Being the underdog has its positives and its negatives. It’s certainly beneficial to be underestimated by your opponent in any setting, as you can overturn their complacency and make them regret their arrogance. On the other hand, if you succeed, the story becomes about how you surprised everyone and what a fairytale it all is. Win or lose, you’re patronised, and you’ll rarely be applauded for the work and effort – not to mention skill – that earned you the win.
Many non-soccer fans will have looked at Canada’s superb run to the World Cup and thought “Ah, good for them! They’ll be happy just to be there!”, without really stopping to think that there are players in the squad that have Champions’ League, Bundesliga and Ligue 1 titles to their names, among other top-tier honours. Below, we will look at a few other sides who have gone to the World Cup, had people pat them on the head and dismiss their actual skills, and then gone on to provide a nasty shock for the pundits.
Cameroon (Italy, 1990)
Drawn in a group that also included Argentina, Romania and the Soviet Union, the African “minnows” were very much an afterthought in Group B, right up until the tournament’s opening game. In Milan’s San Siro Stadium, Cameroon beat defending champions Argentina 1-0.
This alerted the world to the fact that a team of players who were mostly playing professionally in France’s top flight might be pretty good, and this was reinforced when they also beat Romania and secured a place in the knockout stages before the final round of group games. With striker Roger Milla belying his 38 years of age, they then knocked out fancied dark horses Colombia, before a 3-2 defeat against Englnd ended things at the quarter-final stage. Cameroon had led 2-1 in that game.

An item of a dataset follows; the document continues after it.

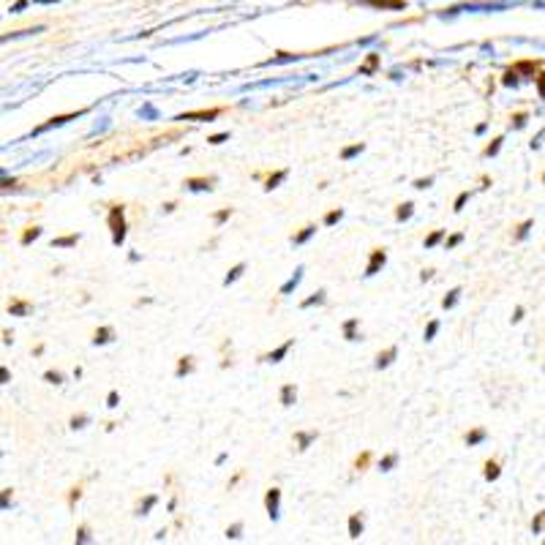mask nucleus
Instances as JSON below:
<instances>
[{"label": "nucleus", "instance_id": "nucleus-45", "mask_svg": "<svg viewBox=\"0 0 545 545\" xmlns=\"http://www.w3.org/2000/svg\"><path fill=\"white\" fill-rule=\"evenodd\" d=\"M461 240H463V234H461V232H456L453 237H447V251H453V249H456V246H458Z\"/></svg>", "mask_w": 545, "mask_h": 545}, {"label": "nucleus", "instance_id": "nucleus-49", "mask_svg": "<svg viewBox=\"0 0 545 545\" xmlns=\"http://www.w3.org/2000/svg\"><path fill=\"white\" fill-rule=\"evenodd\" d=\"M532 532H534V534H540V532H543V513H537V518L532 521Z\"/></svg>", "mask_w": 545, "mask_h": 545}, {"label": "nucleus", "instance_id": "nucleus-35", "mask_svg": "<svg viewBox=\"0 0 545 545\" xmlns=\"http://www.w3.org/2000/svg\"><path fill=\"white\" fill-rule=\"evenodd\" d=\"M156 502H158L156 496H147L145 502H142V504H139V507H137V515H147V513L153 510V504H156Z\"/></svg>", "mask_w": 545, "mask_h": 545}, {"label": "nucleus", "instance_id": "nucleus-11", "mask_svg": "<svg viewBox=\"0 0 545 545\" xmlns=\"http://www.w3.org/2000/svg\"><path fill=\"white\" fill-rule=\"evenodd\" d=\"M213 177H189L186 180V189H191V191H213Z\"/></svg>", "mask_w": 545, "mask_h": 545}, {"label": "nucleus", "instance_id": "nucleus-39", "mask_svg": "<svg viewBox=\"0 0 545 545\" xmlns=\"http://www.w3.org/2000/svg\"><path fill=\"white\" fill-rule=\"evenodd\" d=\"M526 120H529V115H526V112H518V115H513V123H510V128H515V131H518V128L526 126Z\"/></svg>", "mask_w": 545, "mask_h": 545}, {"label": "nucleus", "instance_id": "nucleus-12", "mask_svg": "<svg viewBox=\"0 0 545 545\" xmlns=\"http://www.w3.org/2000/svg\"><path fill=\"white\" fill-rule=\"evenodd\" d=\"M314 234H316V224H306L297 234H292V243L294 246H303V243H308Z\"/></svg>", "mask_w": 545, "mask_h": 545}, {"label": "nucleus", "instance_id": "nucleus-40", "mask_svg": "<svg viewBox=\"0 0 545 545\" xmlns=\"http://www.w3.org/2000/svg\"><path fill=\"white\" fill-rule=\"evenodd\" d=\"M232 213H234V210H232V208H224V210H218V213H215V215H213V221H215V224H218V227H221V224H224V221H227V218H232Z\"/></svg>", "mask_w": 545, "mask_h": 545}, {"label": "nucleus", "instance_id": "nucleus-34", "mask_svg": "<svg viewBox=\"0 0 545 545\" xmlns=\"http://www.w3.org/2000/svg\"><path fill=\"white\" fill-rule=\"evenodd\" d=\"M532 227H534V218H526L524 224L518 227V232H515V240H524L526 234H529V230H532Z\"/></svg>", "mask_w": 545, "mask_h": 545}, {"label": "nucleus", "instance_id": "nucleus-38", "mask_svg": "<svg viewBox=\"0 0 545 545\" xmlns=\"http://www.w3.org/2000/svg\"><path fill=\"white\" fill-rule=\"evenodd\" d=\"M39 234H42V230H39V227H30V230H27V232H25V234H22V246H27V243H33V240H36Z\"/></svg>", "mask_w": 545, "mask_h": 545}, {"label": "nucleus", "instance_id": "nucleus-53", "mask_svg": "<svg viewBox=\"0 0 545 545\" xmlns=\"http://www.w3.org/2000/svg\"><path fill=\"white\" fill-rule=\"evenodd\" d=\"M27 3H30V0H17V3H14V8H11V14H22V8H25Z\"/></svg>", "mask_w": 545, "mask_h": 545}, {"label": "nucleus", "instance_id": "nucleus-18", "mask_svg": "<svg viewBox=\"0 0 545 545\" xmlns=\"http://www.w3.org/2000/svg\"><path fill=\"white\" fill-rule=\"evenodd\" d=\"M189 374H194V357H180V363H177V371H175V377L177 379H183V377H189Z\"/></svg>", "mask_w": 545, "mask_h": 545}, {"label": "nucleus", "instance_id": "nucleus-42", "mask_svg": "<svg viewBox=\"0 0 545 545\" xmlns=\"http://www.w3.org/2000/svg\"><path fill=\"white\" fill-rule=\"evenodd\" d=\"M6 507H11V488L0 491V510H6Z\"/></svg>", "mask_w": 545, "mask_h": 545}, {"label": "nucleus", "instance_id": "nucleus-8", "mask_svg": "<svg viewBox=\"0 0 545 545\" xmlns=\"http://www.w3.org/2000/svg\"><path fill=\"white\" fill-rule=\"evenodd\" d=\"M357 3H363V6H374V8H390V11H401V8H406V3H403V0H357Z\"/></svg>", "mask_w": 545, "mask_h": 545}, {"label": "nucleus", "instance_id": "nucleus-52", "mask_svg": "<svg viewBox=\"0 0 545 545\" xmlns=\"http://www.w3.org/2000/svg\"><path fill=\"white\" fill-rule=\"evenodd\" d=\"M368 461H371V453H363V456L357 458V469L363 472V466H365V463H368Z\"/></svg>", "mask_w": 545, "mask_h": 545}, {"label": "nucleus", "instance_id": "nucleus-13", "mask_svg": "<svg viewBox=\"0 0 545 545\" xmlns=\"http://www.w3.org/2000/svg\"><path fill=\"white\" fill-rule=\"evenodd\" d=\"M399 357V346H390V349H384V352H379L377 355V368L382 371V368H387L393 360Z\"/></svg>", "mask_w": 545, "mask_h": 545}, {"label": "nucleus", "instance_id": "nucleus-24", "mask_svg": "<svg viewBox=\"0 0 545 545\" xmlns=\"http://www.w3.org/2000/svg\"><path fill=\"white\" fill-rule=\"evenodd\" d=\"M415 215V205L412 202H403V205H399V210H396V221H409Z\"/></svg>", "mask_w": 545, "mask_h": 545}, {"label": "nucleus", "instance_id": "nucleus-32", "mask_svg": "<svg viewBox=\"0 0 545 545\" xmlns=\"http://www.w3.org/2000/svg\"><path fill=\"white\" fill-rule=\"evenodd\" d=\"M441 237H444V230H434L431 234H428V237H425V240H422V246H425V249H434Z\"/></svg>", "mask_w": 545, "mask_h": 545}, {"label": "nucleus", "instance_id": "nucleus-9", "mask_svg": "<svg viewBox=\"0 0 545 545\" xmlns=\"http://www.w3.org/2000/svg\"><path fill=\"white\" fill-rule=\"evenodd\" d=\"M33 311V303H27V300H11L8 303V314L11 316H27Z\"/></svg>", "mask_w": 545, "mask_h": 545}, {"label": "nucleus", "instance_id": "nucleus-55", "mask_svg": "<svg viewBox=\"0 0 545 545\" xmlns=\"http://www.w3.org/2000/svg\"><path fill=\"white\" fill-rule=\"evenodd\" d=\"M434 272H437V270H434V268H428V270H422V272H420V281H431V278H434Z\"/></svg>", "mask_w": 545, "mask_h": 545}, {"label": "nucleus", "instance_id": "nucleus-25", "mask_svg": "<svg viewBox=\"0 0 545 545\" xmlns=\"http://www.w3.org/2000/svg\"><path fill=\"white\" fill-rule=\"evenodd\" d=\"M499 475H502L499 461H488V463H485V472H482V477H485V480H499Z\"/></svg>", "mask_w": 545, "mask_h": 545}, {"label": "nucleus", "instance_id": "nucleus-1", "mask_svg": "<svg viewBox=\"0 0 545 545\" xmlns=\"http://www.w3.org/2000/svg\"><path fill=\"white\" fill-rule=\"evenodd\" d=\"M106 224H109V230H112V243L120 249L123 243H126V215H123V205H115V208L109 210V218H106Z\"/></svg>", "mask_w": 545, "mask_h": 545}, {"label": "nucleus", "instance_id": "nucleus-10", "mask_svg": "<svg viewBox=\"0 0 545 545\" xmlns=\"http://www.w3.org/2000/svg\"><path fill=\"white\" fill-rule=\"evenodd\" d=\"M363 529H365L363 513H352V515H349V537H352V540H357V537L363 534Z\"/></svg>", "mask_w": 545, "mask_h": 545}, {"label": "nucleus", "instance_id": "nucleus-3", "mask_svg": "<svg viewBox=\"0 0 545 545\" xmlns=\"http://www.w3.org/2000/svg\"><path fill=\"white\" fill-rule=\"evenodd\" d=\"M265 507H268L270 521H278V515H281V488H270V491H268Z\"/></svg>", "mask_w": 545, "mask_h": 545}, {"label": "nucleus", "instance_id": "nucleus-15", "mask_svg": "<svg viewBox=\"0 0 545 545\" xmlns=\"http://www.w3.org/2000/svg\"><path fill=\"white\" fill-rule=\"evenodd\" d=\"M294 439H297V450L303 453V450L311 447V441H316V431H297Z\"/></svg>", "mask_w": 545, "mask_h": 545}, {"label": "nucleus", "instance_id": "nucleus-48", "mask_svg": "<svg viewBox=\"0 0 545 545\" xmlns=\"http://www.w3.org/2000/svg\"><path fill=\"white\" fill-rule=\"evenodd\" d=\"M77 543H90V532H87V526H80V532H77Z\"/></svg>", "mask_w": 545, "mask_h": 545}, {"label": "nucleus", "instance_id": "nucleus-30", "mask_svg": "<svg viewBox=\"0 0 545 545\" xmlns=\"http://www.w3.org/2000/svg\"><path fill=\"white\" fill-rule=\"evenodd\" d=\"M341 218H344V210L336 208V210H330V213L325 215V221H322V224H325V227H336Z\"/></svg>", "mask_w": 545, "mask_h": 545}, {"label": "nucleus", "instance_id": "nucleus-6", "mask_svg": "<svg viewBox=\"0 0 545 545\" xmlns=\"http://www.w3.org/2000/svg\"><path fill=\"white\" fill-rule=\"evenodd\" d=\"M379 63H382V55H379V52H371V55L365 58V63L357 68V74H360V77H374Z\"/></svg>", "mask_w": 545, "mask_h": 545}, {"label": "nucleus", "instance_id": "nucleus-19", "mask_svg": "<svg viewBox=\"0 0 545 545\" xmlns=\"http://www.w3.org/2000/svg\"><path fill=\"white\" fill-rule=\"evenodd\" d=\"M80 243V234H65V237H55L52 249H74Z\"/></svg>", "mask_w": 545, "mask_h": 545}, {"label": "nucleus", "instance_id": "nucleus-5", "mask_svg": "<svg viewBox=\"0 0 545 545\" xmlns=\"http://www.w3.org/2000/svg\"><path fill=\"white\" fill-rule=\"evenodd\" d=\"M221 115V109H199V112H186V115H177V120H199V123H210Z\"/></svg>", "mask_w": 545, "mask_h": 545}, {"label": "nucleus", "instance_id": "nucleus-57", "mask_svg": "<svg viewBox=\"0 0 545 545\" xmlns=\"http://www.w3.org/2000/svg\"><path fill=\"white\" fill-rule=\"evenodd\" d=\"M36 3H58V0H36Z\"/></svg>", "mask_w": 545, "mask_h": 545}, {"label": "nucleus", "instance_id": "nucleus-2", "mask_svg": "<svg viewBox=\"0 0 545 545\" xmlns=\"http://www.w3.org/2000/svg\"><path fill=\"white\" fill-rule=\"evenodd\" d=\"M82 115H84V109H82V112H68V115H58V118H49V120H46V123H42V126L36 128L33 134L39 137V134H44V131H49V128H58V126H65L68 120H77V118H82Z\"/></svg>", "mask_w": 545, "mask_h": 545}, {"label": "nucleus", "instance_id": "nucleus-31", "mask_svg": "<svg viewBox=\"0 0 545 545\" xmlns=\"http://www.w3.org/2000/svg\"><path fill=\"white\" fill-rule=\"evenodd\" d=\"M502 142H504V137H496V139H494L491 145L485 147V153H482V156H485V158H494V156H496V153L502 150Z\"/></svg>", "mask_w": 545, "mask_h": 545}, {"label": "nucleus", "instance_id": "nucleus-37", "mask_svg": "<svg viewBox=\"0 0 545 545\" xmlns=\"http://www.w3.org/2000/svg\"><path fill=\"white\" fill-rule=\"evenodd\" d=\"M44 382H49V384H63V371H46V374H44Z\"/></svg>", "mask_w": 545, "mask_h": 545}, {"label": "nucleus", "instance_id": "nucleus-22", "mask_svg": "<svg viewBox=\"0 0 545 545\" xmlns=\"http://www.w3.org/2000/svg\"><path fill=\"white\" fill-rule=\"evenodd\" d=\"M287 175H289V172H287V169H281V172H275V175H270V177H268V183H265V191H272V189H278V186H281V183H284V180H287Z\"/></svg>", "mask_w": 545, "mask_h": 545}, {"label": "nucleus", "instance_id": "nucleus-23", "mask_svg": "<svg viewBox=\"0 0 545 545\" xmlns=\"http://www.w3.org/2000/svg\"><path fill=\"white\" fill-rule=\"evenodd\" d=\"M458 297H461V287H456V289H450L447 297L441 300V308L444 311H450V308H456V303H458Z\"/></svg>", "mask_w": 545, "mask_h": 545}, {"label": "nucleus", "instance_id": "nucleus-33", "mask_svg": "<svg viewBox=\"0 0 545 545\" xmlns=\"http://www.w3.org/2000/svg\"><path fill=\"white\" fill-rule=\"evenodd\" d=\"M518 77H521V74H518L515 68H510V71H507V74H504V77H502V84H504V87H515V84L521 82Z\"/></svg>", "mask_w": 545, "mask_h": 545}, {"label": "nucleus", "instance_id": "nucleus-36", "mask_svg": "<svg viewBox=\"0 0 545 545\" xmlns=\"http://www.w3.org/2000/svg\"><path fill=\"white\" fill-rule=\"evenodd\" d=\"M437 333H439V319H431L428 327H425V341H434Z\"/></svg>", "mask_w": 545, "mask_h": 545}, {"label": "nucleus", "instance_id": "nucleus-28", "mask_svg": "<svg viewBox=\"0 0 545 545\" xmlns=\"http://www.w3.org/2000/svg\"><path fill=\"white\" fill-rule=\"evenodd\" d=\"M485 437H488V434H485V428H475V431H469V434H466V444H469V447H475V444H480Z\"/></svg>", "mask_w": 545, "mask_h": 545}, {"label": "nucleus", "instance_id": "nucleus-46", "mask_svg": "<svg viewBox=\"0 0 545 545\" xmlns=\"http://www.w3.org/2000/svg\"><path fill=\"white\" fill-rule=\"evenodd\" d=\"M434 186V177H420V180H415V189H431Z\"/></svg>", "mask_w": 545, "mask_h": 545}, {"label": "nucleus", "instance_id": "nucleus-56", "mask_svg": "<svg viewBox=\"0 0 545 545\" xmlns=\"http://www.w3.org/2000/svg\"><path fill=\"white\" fill-rule=\"evenodd\" d=\"M521 319H524V308L518 306V308H515V314H513V322H521Z\"/></svg>", "mask_w": 545, "mask_h": 545}, {"label": "nucleus", "instance_id": "nucleus-7", "mask_svg": "<svg viewBox=\"0 0 545 545\" xmlns=\"http://www.w3.org/2000/svg\"><path fill=\"white\" fill-rule=\"evenodd\" d=\"M292 346H294V338H289V341H284L278 349H272L270 355H265L262 360H265V363H281L284 357L289 355V349H292Z\"/></svg>", "mask_w": 545, "mask_h": 545}, {"label": "nucleus", "instance_id": "nucleus-27", "mask_svg": "<svg viewBox=\"0 0 545 545\" xmlns=\"http://www.w3.org/2000/svg\"><path fill=\"white\" fill-rule=\"evenodd\" d=\"M363 150H365V145H363V142H355L352 147H344V150H341V158H344V161H349V158L360 156Z\"/></svg>", "mask_w": 545, "mask_h": 545}, {"label": "nucleus", "instance_id": "nucleus-17", "mask_svg": "<svg viewBox=\"0 0 545 545\" xmlns=\"http://www.w3.org/2000/svg\"><path fill=\"white\" fill-rule=\"evenodd\" d=\"M303 272H306V270H303V265H300V268H297V270H294V275H292V278H289V281H287V284H284V287H281V294H292L294 289H297V287H300V281H303Z\"/></svg>", "mask_w": 545, "mask_h": 545}, {"label": "nucleus", "instance_id": "nucleus-16", "mask_svg": "<svg viewBox=\"0 0 545 545\" xmlns=\"http://www.w3.org/2000/svg\"><path fill=\"white\" fill-rule=\"evenodd\" d=\"M278 399H281V406H292L294 401H297V387H294L292 382H289V384H284Z\"/></svg>", "mask_w": 545, "mask_h": 545}, {"label": "nucleus", "instance_id": "nucleus-43", "mask_svg": "<svg viewBox=\"0 0 545 545\" xmlns=\"http://www.w3.org/2000/svg\"><path fill=\"white\" fill-rule=\"evenodd\" d=\"M469 196H472V194H469V191H463V194H458V199H456V205H453V210H456V213H461V210H463V205H466V202H469Z\"/></svg>", "mask_w": 545, "mask_h": 545}, {"label": "nucleus", "instance_id": "nucleus-29", "mask_svg": "<svg viewBox=\"0 0 545 545\" xmlns=\"http://www.w3.org/2000/svg\"><path fill=\"white\" fill-rule=\"evenodd\" d=\"M396 463H399V453H390V456H384V458L379 461V472H390Z\"/></svg>", "mask_w": 545, "mask_h": 545}, {"label": "nucleus", "instance_id": "nucleus-47", "mask_svg": "<svg viewBox=\"0 0 545 545\" xmlns=\"http://www.w3.org/2000/svg\"><path fill=\"white\" fill-rule=\"evenodd\" d=\"M118 401H120L118 390H109V396H106V406H109V409H115V406H118Z\"/></svg>", "mask_w": 545, "mask_h": 545}, {"label": "nucleus", "instance_id": "nucleus-26", "mask_svg": "<svg viewBox=\"0 0 545 545\" xmlns=\"http://www.w3.org/2000/svg\"><path fill=\"white\" fill-rule=\"evenodd\" d=\"M325 300H327V292H325V289H319V292H316V294H311V297H306V300H303L300 306H303V308H311V306H322Z\"/></svg>", "mask_w": 545, "mask_h": 545}, {"label": "nucleus", "instance_id": "nucleus-54", "mask_svg": "<svg viewBox=\"0 0 545 545\" xmlns=\"http://www.w3.org/2000/svg\"><path fill=\"white\" fill-rule=\"evenodd\" d=\"M8 379H11V374H8V368H6V365H0V384H6Z\"/></svg>", "mask_w": 545, "mask_h": 545}, {"label": "nucleus", "instance_id": "nucleus-51", "mask_svg": "<svg viewBox=\"0 0 545 545\" xmlns=\"http://www.w3.org/2000/svg\"><path fill=\"white\" fill-rule=\"evenodd\" d=\"M80 496H82V488L77 485V488H71V496H68V504L80 502Z\"/></svg>", "mask_w": 545, "mask_h": 545}, {"label": "nucleus", "instance_id": "nucleus-44", "mask_svg": "<svg viewBox=\"0 0 545 545\" xmlns=\"http://www.w3.org/2000/svg\"><path fill=\"white\" fill-rule=\"evenodd\" d=\"M240 534H243V524H234L227 529V540H237Z\"/></svg>", "mask_w": 545, "mask_h": 545}, {"label": "nucleus", "instance_id": "nucleus-41", "mask_svg": "<svg viewBox=\"0 0 545 545\" xmlns=\"http://www.w3.org/2000/svg\"><path fill=\"white\" fill-rule=\"evenodd\" d=\"M87 422H90V418H87V415H74V418H71V428L77 431V428H84Z\"/></svg>", "mask_w": 545, "mask_h": 545}, {"label": "nucleus", "instance_id": "nucleus-14", "mask_svg": "<svg viewBox=\"0 0 545 545\" xmlns=\"http://www.w3.org/2000/svg\"><path fill=\"white\" fill-rule=\"evenodd\" d=\"M115 341V330L112 327H99L96 333H93V344L96 346H104V344H112Z\"/></svg>", "mask_w": 545, "mask_h": 545}, {"label": "nucleus", "instance_id": "nucleus-50", "mask_svg": "<svg viewBox=\"0 0 545 545\" xmlns=\"http://www.w3.org/2000/svg\"><path fill=\"white\" fill-rule=\"evenodd\" d=\"M227 139H230V134H215V137H210L208 142H210V145H224Z\"/></svg>", "mask_w": 545, "mask_h": 545}, {"label": "nucleus", "instance_id": "nucleus-20", "mask_svg": "<svg viewBox=\"0 0 545 545\" xmlns=\"http://www.w3.org/2000/svg\"><path fill=\"white\" fill-rule=\"evenodd\" d=\"M357 325H360V319H357V316H352V319H346V322H344V338H346V341H357V338H360L357 336Z\"/></svg>", "mask_w": 545, "mask_h": 545}, {"label": "nucleus", "instance_id": "nucleus-4", "mask_svg": "<svg viewBox=\"0 0 545 545\" xmlns=\"http://www.w3.org/2000/svg\"><path fill=\"white\" fill-rule=\"evenodd\" d=\"M384 262H387V251L384 249H374L371 251V259H368V265H365V275L371 278V275H377L382 268H384Z\"/></svg>", "mask_w": 545, "mask_h": 545}, {"label": "nucleus", "instance_id": "nucleus-21", "mask_svg": "<svg viewBox=\"0 0 545 545\" xmlns=\"http://www.w3.org/2000/svg\"><path fill=\"white\" fill-rule=\"evenodd\" d=\"M243 272H246V262H237V265H234V268H232V270L227 272V275H224V287L234 284V281H237V278H240Z\"/></svg>", "mask_w": 545, "mask_h": 545}]
</instances>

South Korea (Korea/Japan 2002)
Sure, they had home advantage, but South Korea’s footballers were still not a team you would have used your bet365 promo code to bet on when they were drawn with Portugal, the USA and a strong Poland side. Once again, though, they topped the group, in the process sending home a Portugal squad that included Luis Figo in his prime. They kept up a steady progress, defeating Italy in the last 16 before eliminating Spain on penalties to reach the semi-finals. There, they lost 1-0 to Germany after having pushed the European side hard for 75 minutes.
Costa Rica (Brazil 2014)
When the groups were drawn, discussion of Group D revolved around which two of England, Uruguay and Italy would make the second stage, followed by a brief, contractually-obliged mention of Costa Rica. As it turned out, Uruguay made it – but only as runner-up to a Costa Rica side that had handed them a 3-1 pumping in the opening game of the group. The CONCACAF side then beat Greece on penalties before facing the Netherlands in the last eight. They pushed the 2010 finalists for 120 goalless minutes before exiting the tournament on spot-kicks themselves, but were within touching distance of the semi-finals – while England and Italy made it home before their postcards.